Lol, no. That's a Numitron (although they were 7 segment)

tasty_freeze 4 hours ago | parent | next [-]

You are confidently incorrect.

https://ethw.org/Nixie_Tubes

master-lincoln 3 hours ago | parent | next [-]

your article says it's a gas discharge vacuum tube, so no filament. You seem to be confidently incorrect too.

lightedman 3 hours ago | parent [-]

Multiple types of gas discharge vacuum tubes use a filament of some sort for excitation, be it a coil or grid.

adrian_b an hour ago | parent [-]

Nixie tubes, like all gas-discharge tubes with negative light, do not use any filament.

A filament could be needed with a higher pressure gas, to emit electrons that would ionize the gas, to facilitate the initiation of a discharge. A filament might also be needed sometimes when the gas is a metal vapor, like mercury vapor or sodium vapor, in order to heat and vaporize the metal, though that is more commonly done by adding some noble gas, like neon, to cause a preliminary discharge that heats the metal until enough vapor is present, which allows the initiation of the main discharge.

RicoElectrico 4 hours ago | parent | prev [-]

Filament implies it is resistively heated, per tube terminology.
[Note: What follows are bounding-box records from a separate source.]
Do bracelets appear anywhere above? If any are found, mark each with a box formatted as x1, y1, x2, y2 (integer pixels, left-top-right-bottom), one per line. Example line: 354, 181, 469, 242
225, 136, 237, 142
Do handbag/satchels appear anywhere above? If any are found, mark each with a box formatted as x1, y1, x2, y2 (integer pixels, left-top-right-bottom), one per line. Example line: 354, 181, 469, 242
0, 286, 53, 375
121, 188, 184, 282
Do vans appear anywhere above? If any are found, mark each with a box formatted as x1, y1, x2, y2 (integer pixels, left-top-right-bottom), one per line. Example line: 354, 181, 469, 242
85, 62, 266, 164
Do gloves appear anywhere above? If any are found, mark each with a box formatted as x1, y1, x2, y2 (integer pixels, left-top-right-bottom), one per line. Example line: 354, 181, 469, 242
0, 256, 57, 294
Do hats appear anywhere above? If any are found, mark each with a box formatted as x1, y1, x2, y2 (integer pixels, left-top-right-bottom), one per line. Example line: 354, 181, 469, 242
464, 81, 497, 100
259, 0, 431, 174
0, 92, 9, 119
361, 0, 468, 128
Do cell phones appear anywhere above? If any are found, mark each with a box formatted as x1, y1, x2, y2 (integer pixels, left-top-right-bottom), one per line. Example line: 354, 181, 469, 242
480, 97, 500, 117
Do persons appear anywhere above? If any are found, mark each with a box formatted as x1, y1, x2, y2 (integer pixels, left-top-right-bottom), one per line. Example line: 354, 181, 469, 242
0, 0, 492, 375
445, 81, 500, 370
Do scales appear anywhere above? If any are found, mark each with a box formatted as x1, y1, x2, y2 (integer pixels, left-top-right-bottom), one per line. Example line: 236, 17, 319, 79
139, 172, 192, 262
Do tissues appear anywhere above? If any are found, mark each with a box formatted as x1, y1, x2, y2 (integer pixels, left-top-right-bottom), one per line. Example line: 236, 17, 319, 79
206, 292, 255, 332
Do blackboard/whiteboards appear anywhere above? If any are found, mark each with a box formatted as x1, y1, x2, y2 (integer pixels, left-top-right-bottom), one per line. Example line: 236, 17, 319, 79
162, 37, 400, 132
Nixie is essentially a neon lamp, specially shaped, whose cathode is cold.

adrian_b 3 hours ago | parent [-]

You are of course right, but you should have pointed out that the text quoted by you was not 100% wrong, because the ten cathodes have indeed the forms of the ten digits and they are stacked one above the other.

The only wrong parts were that the cathodes are not filaments and the cathodes themselves do not glow.

The Nixie tubes are filled with neon at low pressure and the electric discharges through them produce the so-called negative light, i.e. where the luminescent gas is confined around the cathode. Therefore the negative light takes the shape of the cathode. The cathodes are not glowing, but they are surrounded by glowing neon gas.

In my opinion, negative light, which comes from an apparently empty space, looks somehow more beautiful than solid light emitters, like an incandescent filament or a fluorescent lamp (like VFD, i.e. vacuum fluorescent displays; display tubes with incandescent filaments or with fluorescent segments were alternatives to Nixie tubes, until all of them were replaced by cheaper LEDs and LCDs).

The neon tubes that were used in advertising for making letters or other shapes, use positive light instead of negative light, i.e. where the luminescent gas occupies most of the glass tube, away from the electrodes, so giving various shapes to the glass tube provides various shapes of the visible light, regardless of the shapes of the electrodes (unlike for negative light, where the shape of the cathode matters, while the shape of the glass tube is irrelevant).

drfuchs 3 hours ago | parent | prev | next [-]

Also, Nixie Tubes were absolutely not “tiny.” Typically, they were about the same size as a vacuum tube you’d find in the back of your radio or TV. They were universally used on electronic equipment; less so on consumer devices.